Why would useless MOV instructions speed up a tight loop in x86_64 assembly?

rayiner · on July 27, 2013

This is Core 2, so it still has the P6's micro architectural limitation that it can only read two (or three?) values from the register files each cycle. But it's a 4-way processor, so it can potentially need up to 8 operands. If the other operands are on the bypass networks, it's fine. If not, then the CPU stalls. My guess would be that the MOV has the effect of keeping an operand on the bypass network long enough to avoid a stall. Totally guessing, though, but that might explain why it's so sensitive to instruction ordering.
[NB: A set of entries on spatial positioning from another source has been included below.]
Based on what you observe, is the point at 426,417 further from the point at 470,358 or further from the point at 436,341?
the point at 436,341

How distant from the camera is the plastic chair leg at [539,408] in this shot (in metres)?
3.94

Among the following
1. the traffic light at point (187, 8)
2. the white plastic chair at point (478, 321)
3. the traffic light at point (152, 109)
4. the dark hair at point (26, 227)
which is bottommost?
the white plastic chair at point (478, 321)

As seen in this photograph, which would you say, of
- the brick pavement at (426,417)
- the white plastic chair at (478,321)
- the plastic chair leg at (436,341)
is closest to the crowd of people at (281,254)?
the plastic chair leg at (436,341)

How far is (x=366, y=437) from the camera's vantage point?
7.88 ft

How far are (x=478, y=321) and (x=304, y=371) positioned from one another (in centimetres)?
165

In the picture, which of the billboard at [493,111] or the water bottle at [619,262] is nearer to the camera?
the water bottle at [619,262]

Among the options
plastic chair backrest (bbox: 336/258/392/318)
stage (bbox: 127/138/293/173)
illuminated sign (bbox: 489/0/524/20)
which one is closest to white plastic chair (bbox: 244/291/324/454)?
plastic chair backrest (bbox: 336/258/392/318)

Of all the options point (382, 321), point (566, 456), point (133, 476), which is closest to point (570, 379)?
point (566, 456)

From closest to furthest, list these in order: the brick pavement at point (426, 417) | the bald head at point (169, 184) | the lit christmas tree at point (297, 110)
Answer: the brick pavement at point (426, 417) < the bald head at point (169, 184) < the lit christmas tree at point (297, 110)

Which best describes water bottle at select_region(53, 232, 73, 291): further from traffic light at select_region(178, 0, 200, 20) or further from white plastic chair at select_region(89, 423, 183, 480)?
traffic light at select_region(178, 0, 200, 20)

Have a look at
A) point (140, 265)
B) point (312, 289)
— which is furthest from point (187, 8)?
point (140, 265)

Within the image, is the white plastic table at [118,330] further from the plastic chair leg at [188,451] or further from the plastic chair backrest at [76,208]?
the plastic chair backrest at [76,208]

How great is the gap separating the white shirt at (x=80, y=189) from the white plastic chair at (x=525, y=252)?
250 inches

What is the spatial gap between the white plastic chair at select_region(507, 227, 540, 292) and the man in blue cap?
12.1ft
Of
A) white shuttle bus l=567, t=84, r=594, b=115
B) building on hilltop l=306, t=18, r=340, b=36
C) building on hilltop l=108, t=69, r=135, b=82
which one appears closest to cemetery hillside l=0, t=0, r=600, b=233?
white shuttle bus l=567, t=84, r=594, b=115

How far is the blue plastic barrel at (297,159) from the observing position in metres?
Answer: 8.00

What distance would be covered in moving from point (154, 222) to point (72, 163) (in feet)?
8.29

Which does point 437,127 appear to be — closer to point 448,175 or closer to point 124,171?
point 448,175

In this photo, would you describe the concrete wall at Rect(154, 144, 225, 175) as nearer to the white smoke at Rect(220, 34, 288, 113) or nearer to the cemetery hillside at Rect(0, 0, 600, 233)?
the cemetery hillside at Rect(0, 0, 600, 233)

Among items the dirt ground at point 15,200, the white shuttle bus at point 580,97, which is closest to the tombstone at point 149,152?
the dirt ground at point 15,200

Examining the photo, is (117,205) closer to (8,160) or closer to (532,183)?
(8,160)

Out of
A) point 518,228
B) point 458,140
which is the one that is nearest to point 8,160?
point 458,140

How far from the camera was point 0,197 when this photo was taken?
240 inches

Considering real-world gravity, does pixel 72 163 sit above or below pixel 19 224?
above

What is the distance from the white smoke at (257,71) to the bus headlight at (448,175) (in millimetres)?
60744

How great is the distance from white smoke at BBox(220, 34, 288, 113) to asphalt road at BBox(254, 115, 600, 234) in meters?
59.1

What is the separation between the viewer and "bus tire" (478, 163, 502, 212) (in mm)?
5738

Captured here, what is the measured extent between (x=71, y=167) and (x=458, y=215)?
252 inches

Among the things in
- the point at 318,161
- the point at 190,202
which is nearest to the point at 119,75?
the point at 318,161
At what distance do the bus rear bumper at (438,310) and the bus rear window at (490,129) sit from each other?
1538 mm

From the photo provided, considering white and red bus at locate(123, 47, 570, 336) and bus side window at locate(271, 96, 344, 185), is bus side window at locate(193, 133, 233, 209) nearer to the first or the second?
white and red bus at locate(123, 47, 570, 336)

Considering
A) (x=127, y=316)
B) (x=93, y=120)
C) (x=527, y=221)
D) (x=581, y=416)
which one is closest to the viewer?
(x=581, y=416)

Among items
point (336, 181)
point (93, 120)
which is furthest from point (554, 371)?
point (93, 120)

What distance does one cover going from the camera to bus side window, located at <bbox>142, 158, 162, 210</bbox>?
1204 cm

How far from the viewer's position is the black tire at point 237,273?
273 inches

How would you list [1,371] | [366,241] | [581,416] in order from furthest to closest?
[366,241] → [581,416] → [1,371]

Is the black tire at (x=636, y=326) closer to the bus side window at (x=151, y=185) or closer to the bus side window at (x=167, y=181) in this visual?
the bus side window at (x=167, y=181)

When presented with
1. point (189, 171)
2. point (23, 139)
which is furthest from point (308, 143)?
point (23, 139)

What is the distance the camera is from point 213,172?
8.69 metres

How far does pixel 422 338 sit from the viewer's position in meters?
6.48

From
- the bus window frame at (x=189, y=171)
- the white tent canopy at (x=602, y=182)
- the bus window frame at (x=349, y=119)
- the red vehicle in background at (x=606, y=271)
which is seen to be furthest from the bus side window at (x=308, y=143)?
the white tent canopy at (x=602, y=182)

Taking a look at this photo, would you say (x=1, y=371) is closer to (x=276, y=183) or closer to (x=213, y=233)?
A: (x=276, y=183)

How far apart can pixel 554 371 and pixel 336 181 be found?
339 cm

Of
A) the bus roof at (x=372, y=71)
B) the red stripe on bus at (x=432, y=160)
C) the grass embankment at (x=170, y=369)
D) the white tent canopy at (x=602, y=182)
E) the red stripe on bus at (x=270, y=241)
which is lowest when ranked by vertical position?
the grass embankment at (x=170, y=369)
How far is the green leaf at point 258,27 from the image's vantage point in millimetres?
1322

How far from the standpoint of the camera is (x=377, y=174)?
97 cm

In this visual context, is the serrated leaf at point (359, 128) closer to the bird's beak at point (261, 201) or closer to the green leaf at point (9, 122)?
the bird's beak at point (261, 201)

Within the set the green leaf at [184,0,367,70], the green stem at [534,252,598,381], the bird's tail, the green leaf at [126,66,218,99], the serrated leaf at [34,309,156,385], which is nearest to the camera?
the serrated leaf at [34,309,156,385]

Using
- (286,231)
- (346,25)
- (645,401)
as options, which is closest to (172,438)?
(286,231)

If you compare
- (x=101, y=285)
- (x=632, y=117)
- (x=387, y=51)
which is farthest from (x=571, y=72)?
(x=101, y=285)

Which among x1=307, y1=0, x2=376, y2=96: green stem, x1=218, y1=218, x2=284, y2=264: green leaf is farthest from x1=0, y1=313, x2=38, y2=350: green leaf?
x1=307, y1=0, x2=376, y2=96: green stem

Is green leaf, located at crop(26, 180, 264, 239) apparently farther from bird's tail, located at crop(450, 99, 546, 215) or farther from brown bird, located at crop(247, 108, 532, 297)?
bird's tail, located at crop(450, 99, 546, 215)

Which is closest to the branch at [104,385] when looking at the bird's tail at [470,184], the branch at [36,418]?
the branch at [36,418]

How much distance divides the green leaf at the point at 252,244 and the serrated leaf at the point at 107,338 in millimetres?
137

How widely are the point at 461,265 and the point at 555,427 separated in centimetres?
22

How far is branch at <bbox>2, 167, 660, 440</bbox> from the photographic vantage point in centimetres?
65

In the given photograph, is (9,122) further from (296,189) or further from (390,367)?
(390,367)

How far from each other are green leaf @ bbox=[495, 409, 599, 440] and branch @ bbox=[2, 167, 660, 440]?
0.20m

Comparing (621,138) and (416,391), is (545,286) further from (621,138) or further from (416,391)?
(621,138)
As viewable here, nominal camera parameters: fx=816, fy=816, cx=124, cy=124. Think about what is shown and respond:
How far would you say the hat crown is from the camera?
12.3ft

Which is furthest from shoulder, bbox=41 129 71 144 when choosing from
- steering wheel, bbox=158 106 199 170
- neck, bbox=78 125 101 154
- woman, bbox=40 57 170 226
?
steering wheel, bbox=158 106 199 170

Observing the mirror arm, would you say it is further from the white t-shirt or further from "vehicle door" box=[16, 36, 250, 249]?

microarchitect · on July 28, 2013

Sorry, this explanation is almost surely incorrect. How long something is available on the bypass network is determined by how long the instruction that produces the value takes to "exit" the pipeline. I can't imagine any scenario where a consumer instruction causes a producer instruction (i.e., an instruction "ahead" of it) to stall. Note this would be a dangerous design point because of the risk of deadlocks.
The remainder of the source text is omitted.